Lonjakan Keluhan Investasi: Dampak dan Tantangan di 2025

ORBITINDONESIA.COM – Data terbaru dari Australian Financial Complaints Authority mengungkapkan lonjakan keluhan investasi sebesar 58% di tahun 2025, menyoroti keprihatinan serius dalam sektor keuangan.

Peningkatan keluhan ini terutama disebabkan oleh kejatuhan besar dari dua perusahaan investasi, Shield Master Fund dan First Guardian, yang secara kolektif menyumbang lebih dari sepertiga dari total keluhan. Selain itu, pengaduan terkait dana pensiun mandiri juga meningkat tajam.

AFCA mencatat bahwa mereka telah mengeluarkan lebih dari 44 keputusan terkait kasus ini dan sedang menyelidiki 500 kasus secara bersamaan. Kejatuhan besar ini menunjukkan kerentanan dalam sistem keuangan dan perlunya pengawasan regulasi yang lebih ketat. Jumlah kompensasi yang dibayarkan kepada konsumen mencapai $643 juta, menunjukkan skala dampak finansial yang dialami masyarakat.

Kejatuhan perusahaan besar seperti Shield dan First Guardian memicu diskusi tentang perlunya transparansi dan akuntabilitas yang lebih besar dalam sektor keuangan. Para ahli berpendapat bahwa sistem pengawasan perlu diperkuat untuk mencegah kerugian di masa depan dan melindungi konsumen dari praktik investasi yang tidak etis.

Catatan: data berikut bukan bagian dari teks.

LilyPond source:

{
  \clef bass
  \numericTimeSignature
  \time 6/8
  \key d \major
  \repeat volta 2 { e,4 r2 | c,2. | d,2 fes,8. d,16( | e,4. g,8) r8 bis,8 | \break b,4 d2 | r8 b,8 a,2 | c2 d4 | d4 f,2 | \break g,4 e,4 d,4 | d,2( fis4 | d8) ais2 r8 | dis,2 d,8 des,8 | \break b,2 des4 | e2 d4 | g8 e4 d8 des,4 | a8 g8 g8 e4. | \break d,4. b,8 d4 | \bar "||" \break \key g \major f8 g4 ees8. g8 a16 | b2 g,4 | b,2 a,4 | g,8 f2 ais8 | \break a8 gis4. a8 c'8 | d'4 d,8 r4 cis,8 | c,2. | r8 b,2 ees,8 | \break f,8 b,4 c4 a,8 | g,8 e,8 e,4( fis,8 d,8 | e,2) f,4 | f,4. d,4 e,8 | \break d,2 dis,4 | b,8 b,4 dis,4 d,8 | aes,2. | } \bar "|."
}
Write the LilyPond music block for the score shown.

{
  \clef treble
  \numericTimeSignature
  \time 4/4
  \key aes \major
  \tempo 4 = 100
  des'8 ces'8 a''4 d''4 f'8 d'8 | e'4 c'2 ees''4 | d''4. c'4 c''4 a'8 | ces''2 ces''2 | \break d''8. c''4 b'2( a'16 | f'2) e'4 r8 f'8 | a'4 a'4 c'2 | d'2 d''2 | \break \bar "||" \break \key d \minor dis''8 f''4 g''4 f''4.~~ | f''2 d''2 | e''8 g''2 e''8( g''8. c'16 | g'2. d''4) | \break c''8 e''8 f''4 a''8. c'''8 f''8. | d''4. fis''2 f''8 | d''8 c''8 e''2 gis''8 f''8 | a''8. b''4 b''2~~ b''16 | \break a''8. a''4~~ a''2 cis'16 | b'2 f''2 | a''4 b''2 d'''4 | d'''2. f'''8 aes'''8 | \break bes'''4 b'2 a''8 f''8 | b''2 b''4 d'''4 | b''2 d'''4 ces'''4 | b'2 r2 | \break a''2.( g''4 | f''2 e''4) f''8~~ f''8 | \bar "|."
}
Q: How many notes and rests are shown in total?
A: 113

Dalam menghadapi situasi ini, penting bagi konsumen untuk lebih sadar akan pilihan investasi mereka dan menuntut transparansi dari perusahaan keuangan. Pertanyaan yang muncul adalah, bagaimana kita dapat meningkatkan regulasi dan pengawasan untuk mencegah kejadian serupa di masa mendatang?